If you can't figure out how your neighbor drives a Porsche on a Ford Escort salary, here's a possible answer: He may be leasing the car instead of buying it.

Low monthly lease payments -- cheaper than many car-loan installments -- let him live rich even though he's not. In the end, he'll pay more for his cars than if he bought them -- probably 15 to 18 percent more on a three-year lease. And he may be taking some financial risks. But he'll be driving a better car than he otherwise could afford.

You'll be interested in leasing if:

* You have no cash for a down payment on a car, or want to spend your cash on something else.

* You can't afford the monthly loan payments on the car you want.

* You don't drive a lot (for heavy drivers, leasing gets very expensive).

* You're well-to-do and want a lessor to take full charge of getting and repairing your cars.

* You can't get a new-style balloon loan for auto financing (which may be even better than a lease).

An auto lease is a permanent rental; you pay every month and never own the car. There's an up-front deposit, usually covering one or two months' rent. Lessors (banks, car dealers and leasing companies) all have slightly different offers for the same type of car, so you'll probably save a few dollars a month by shopping around.

At the end of the lease term, two things can happen:

On a closed-end lease, you can turn in the keys and walk away (or buy the car at a price arranged when the lease began). On an open-end lease, your close-out cost depends on the resale value of the car. If it sells for more than the dealer expected when the lease began, you pocket the extra money (or apply it toward your next lease); if the car sells for less, you have to pay the difference to the lessor (although you cannot be charged more than three times your monthly payment for an individual, nonbusiness lease).

On both types of lease, you'll owe six cents a mile or more if you drive more than 15,000 or 18,000 miles. You'll also pay extra if the car endures more than the ordinary wear and tear.

Take a good look at what happens if the car is stolen or ruined in an accident. With some leasing companies, you'll never have to pay any more than the deductible in your auto-insurance policy, says Douglas Brown of Enterprise Leasing in St. Louis. But some lessors charge a heavy penalty if you don't drive the car for the full term of the lease, no matter what the reason.

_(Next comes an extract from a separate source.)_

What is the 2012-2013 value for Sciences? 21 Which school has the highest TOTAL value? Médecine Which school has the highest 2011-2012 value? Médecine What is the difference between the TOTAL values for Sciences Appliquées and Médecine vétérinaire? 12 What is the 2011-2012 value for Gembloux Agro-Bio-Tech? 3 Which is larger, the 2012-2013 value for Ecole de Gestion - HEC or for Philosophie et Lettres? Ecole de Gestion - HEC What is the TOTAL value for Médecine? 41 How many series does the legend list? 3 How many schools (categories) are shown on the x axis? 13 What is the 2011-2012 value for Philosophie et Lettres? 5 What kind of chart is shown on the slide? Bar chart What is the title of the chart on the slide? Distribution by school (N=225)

Because virtually all leases carry penalties for early termination, you should be realistic about how long you'll want to drive the car. A four-year lease gives you lower monthly payments. But if you'll be bored sick with the car after 30 months, write a lease for the shorter term.

A common misconception is that leasing offers special tax breaks not associated with owning. But the cost of your unreimbursed business driving is deductible -- and your personal driving isn't -- no matter whether you own or lease the car.

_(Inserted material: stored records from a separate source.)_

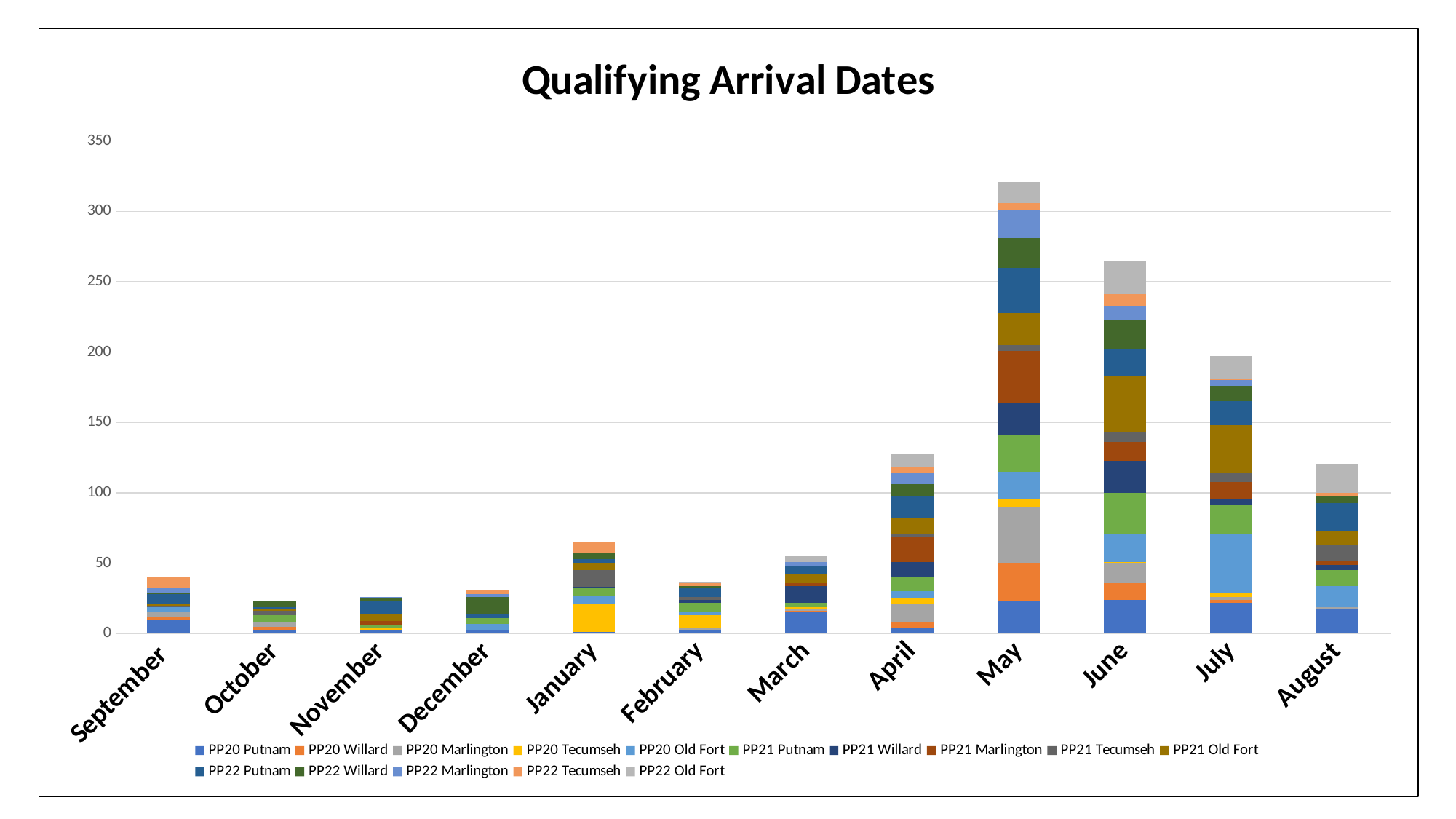
Is the total for May greater or less than 300? greater Which month has the larger total bar, May or June? May How many months are shown along the x axis? 12 How many series does the legend list? 15 Which month has the highest total bar? May What is the title of the chart? Qualifying Arrival Dates From May to August, do the total bar heights rise or fall? fall Which month has the larger total bar, January or February? January Is the total for June greater or less than 250? greater Is the total for September greater or less than 50? less What kind of chart is shown on the slide? Stacked bar chart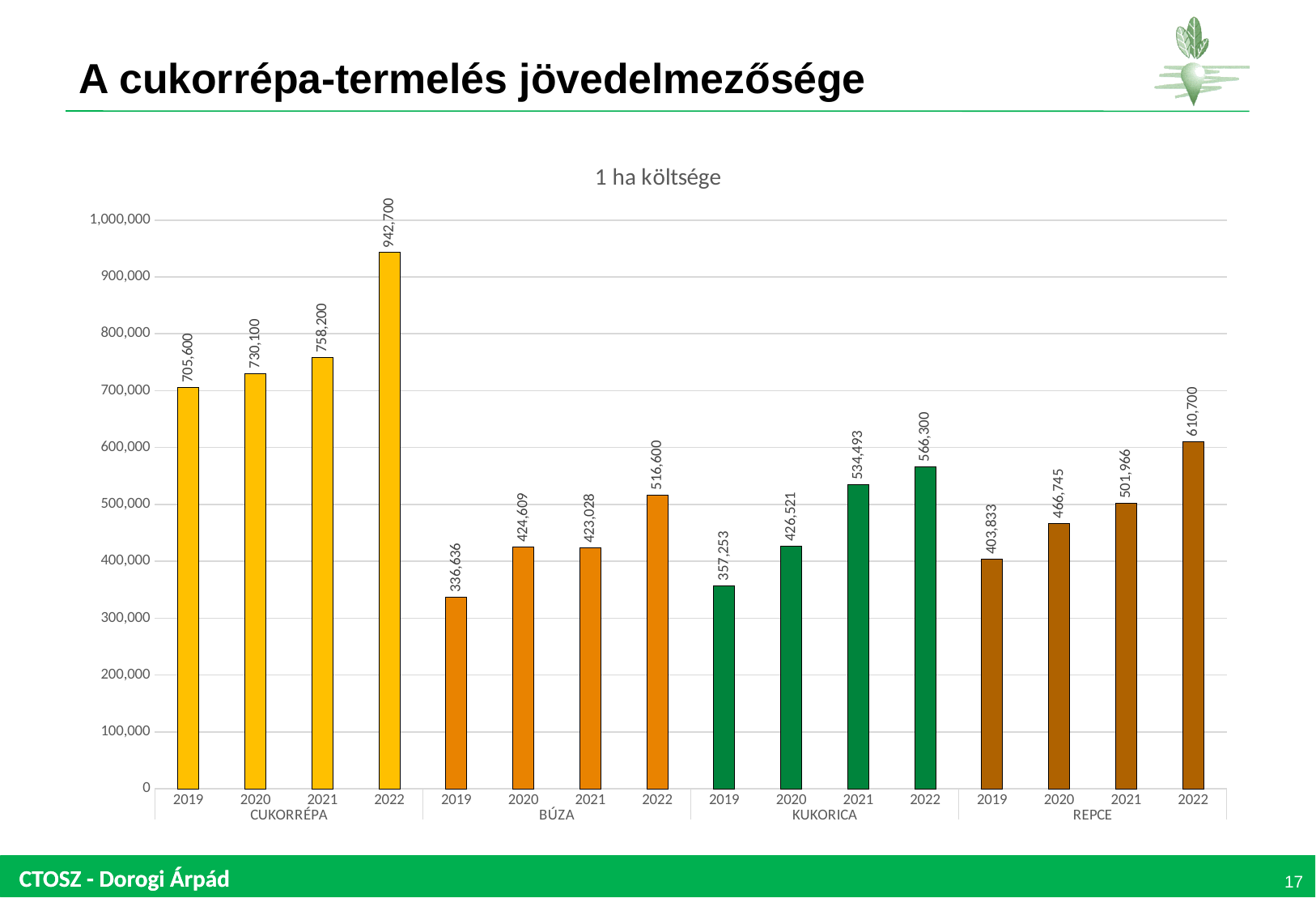
What is the value for BÚZA in 2019? 336,636 What is the value for CUKORRÉPA in 2022? 942,700 What is the title of the chart? 1 ha költsége What is the difference between the CUKORRÉPA values for 2022 and 2021? 184,500 What is the value for REPCE in 2020? 466,745 Is the value for REPCE in 2019 greater or less than 500,000? less What is the value for KUKORICA in 2021? 534,493 Which bar has the highest value in the chart? CUKORRÉPA 2022 What kind of chart is shown on the slide? bar chart Which bar has the lowest value in the chart? BÚZA 2019 How many bars are plotted in the chart? 16 Which is larger, the KUKORICA value for 2022 or the REPCE value for 2022? REPCE 2022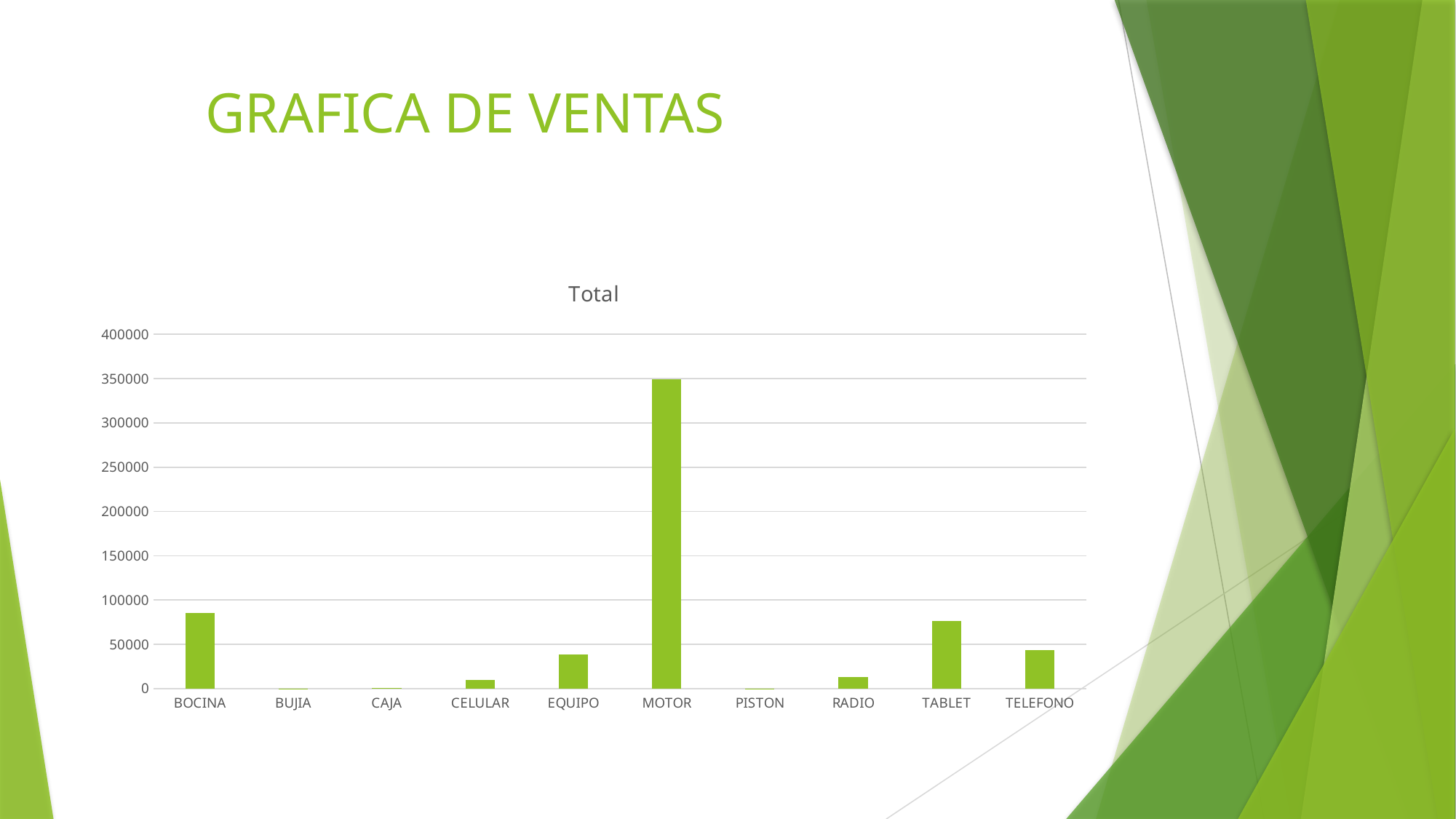
Is the value for EQUIPO greater or less than 50000? less Is the value for RADIO greater or less than 50000? less Is the value for BOCINA greater or less than 100000? less Which is larger, the value for MOTOR or the value for TABLET? MOTOR What is the title of the chart? Total How many categories are shown on the x axis of the chart? 10 What kind of chart is shown on the slide? bar chart Which category has the highest value in the chart? MOTOR Which is larger, the value for BOCINA or the value for TELEFONO? BOCINA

For personal tax breaks, watch the ads to see if an institution near you is offering a nifty new type of balloon loan that, in effect, is very similar to a lease. So far, only a few banks offer it, but I expect it to catch on quickly.

With these loans, you borrow the price of the car, paying interest on the full amount. But you make principal repayments on the difference between the car's price and its expected resale value, which cuts your monthly payment by 20 percent or more. The loan-interest payments are tax deductible, which reduces the net cost for buyers who itemize on their income tax returns.

When you take out the loan, a residual value (the balloon) is fixed for the car at the end of the term. At that point, you can:

* Give the car to the bank (some charge return fees of up to $250, and you'll owe extra money if you drove for more than your mileage allowance or did any unusual damage).

* Keep the car and pay the bank its residual value in cash.

* Sell the car (if you can) for more than the residual value and keep the difference.

Refinance the car and continue to drive it.

Whether you opt for a lease or a balloon loan, the monthly payments probably will be lower than if you purchase a car with a standard new-car loan. But remember that you stand to gain the most if you buy, because eventually you will own the car free and clear.